I did? I said, although I remembered the whole conversation like it had been recorded. From the open window, fresh air sifted through the car. It was almost four o’clock by now, and the sunlight was gold and streamy.

I’m fine, she said. I just want you to know, baby girl. I don’t want you to be worrying so much about me.

She said it, and she looked over, and her eyes were big and limpid, a dark-blue color like late-day ocean water. But in the look was still that same yearning. Please worry about me, I saw in there. Her voice not matching her eyes. I knew if I ate anything of hers again, it would likely tell me the same message: Help me, I am not happy, help me -like a message in a bottle sent in each meal to the eater, and I got it. I got the message.

And now my job was to pretend I did not get the message.

Okay, I said.

She turned on the radio. We listened together to a program with quiz questions, about words that had multiple meanings. I couldn’t concentrate very well, and I just watched the houses and stores slip by on Fairfax, fwip, fwip, momentarily in view, then gone.

It can feel so lonely, to see strangers out in the day, shopping, on a day that is not a good one. On this one: the day I returned from the emergency room after having a fit about wanting to remove my mouth. Not an easy day to look at people in their vivid clothes, in their shining hair, pointing and smiling at colorful woven sweaters.

I wanted to erase them all. But I also wanted to be them all, and I could not erase them and want to be them at the same time.

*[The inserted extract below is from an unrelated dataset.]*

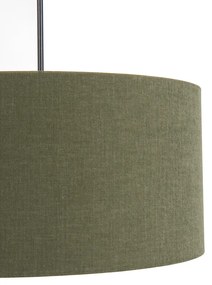 Stoffen Eettafel / Eetkamer Hanglamp zwart met groene kap 50 cm - Combi 1 Modern E27 rond Binnenverlichting Lamp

At home, Joseph was nicer to me than usual and we played a silent game of Parcheesi for an hour in the slanted box of remaining sunlight on the carpet. Dad came by and brought me a pillow. Mom went to take a nap. Joseph won. I went to bed early. I woke up the same.

Part two. Joseph

13

My parents met at a garage sale, held by my dad’s college roommate. All three were in their senior year of college at Berkeley, and Dad’s roommate, Carl, was an unusually fastidious type for someone in his early twenties. He oiled door hinges, for fun. Dad, a natural slob, said he would sometimes open up the freezer just to look at the frozen food stacked in such nice piles, corn bags nested on top of pizza slabs.